Beneath the lipid membrane is a viral protein called M1, or matrix protein. This protein, which forms a shell, gives strength and rigidity to the lipid envelope. Within the interior of the virion are the viral RNAs – 8 of them for influenza A viruses - joined by proteins B1, PB2, PA, NP
  • NP encodes nucleoprotein encapsidating the negative strand viral RNA. 
  • M encodes two matrix proteins (the M1 and the M2, which is an ion channel) by using different reading frames from the same RNA segment (about 3000 matrix protein molecules are needed to make one virion).
  • NS encodes two distinct non-structural proteins (NS1 and NEP) also by using different reading frames from the same RNA segment.
  • PA encodes an RNA polymerase.
  • PB1 encodes an RNA polymerase and PB1-F2 protein (induces apoptosis) by using different reading frames from the same RNA segment.

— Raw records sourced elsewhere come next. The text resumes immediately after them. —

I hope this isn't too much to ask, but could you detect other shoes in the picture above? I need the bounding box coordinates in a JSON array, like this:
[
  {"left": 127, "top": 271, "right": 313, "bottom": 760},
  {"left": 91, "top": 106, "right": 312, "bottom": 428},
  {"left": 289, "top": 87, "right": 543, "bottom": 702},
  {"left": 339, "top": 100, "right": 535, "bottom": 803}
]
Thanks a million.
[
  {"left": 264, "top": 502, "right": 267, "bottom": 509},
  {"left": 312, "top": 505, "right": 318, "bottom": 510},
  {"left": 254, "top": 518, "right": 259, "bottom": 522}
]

  • PB2 encodes an RNA polymerase.

The genome is a composite of avian flu, human flu Type A, human flu Type B, Asian swine flu, and European swine flu. A strange combination having less than 0.1% chance of being a natural event. Most of the genes, including the hemagglutinin (HA) gene, are of the same family as seen in US pigs in the last decade, but the neuraminidase (NA) and matrix (M) protein genes are more like swine flu viruses seen in Eurasia.  Other chunks of the genome came from influenza viruses carried by birds and humans. Novel swine flu isolates are resistant to the older antiviral adamantane class of drugs (M2 inhibitors), but sensitive to the adamantanes. Two anti-viral drugs on the market – Tamiflu and Relenza –can lessen the symptoms of swine flu.
Take a look at the BLAST results of 8 NA sequences coding for the protein targeted by drugs oseltamivir (Tamiflu) and zanamivir (Relenza). Perfect alignment to european swine flu sequences, minimal variations.  The bird viruses come second best. Taking into account that bird flu easily developed resistance to the above mentioned drugs, and that vaccine development will be a challenge, this does not sound too good.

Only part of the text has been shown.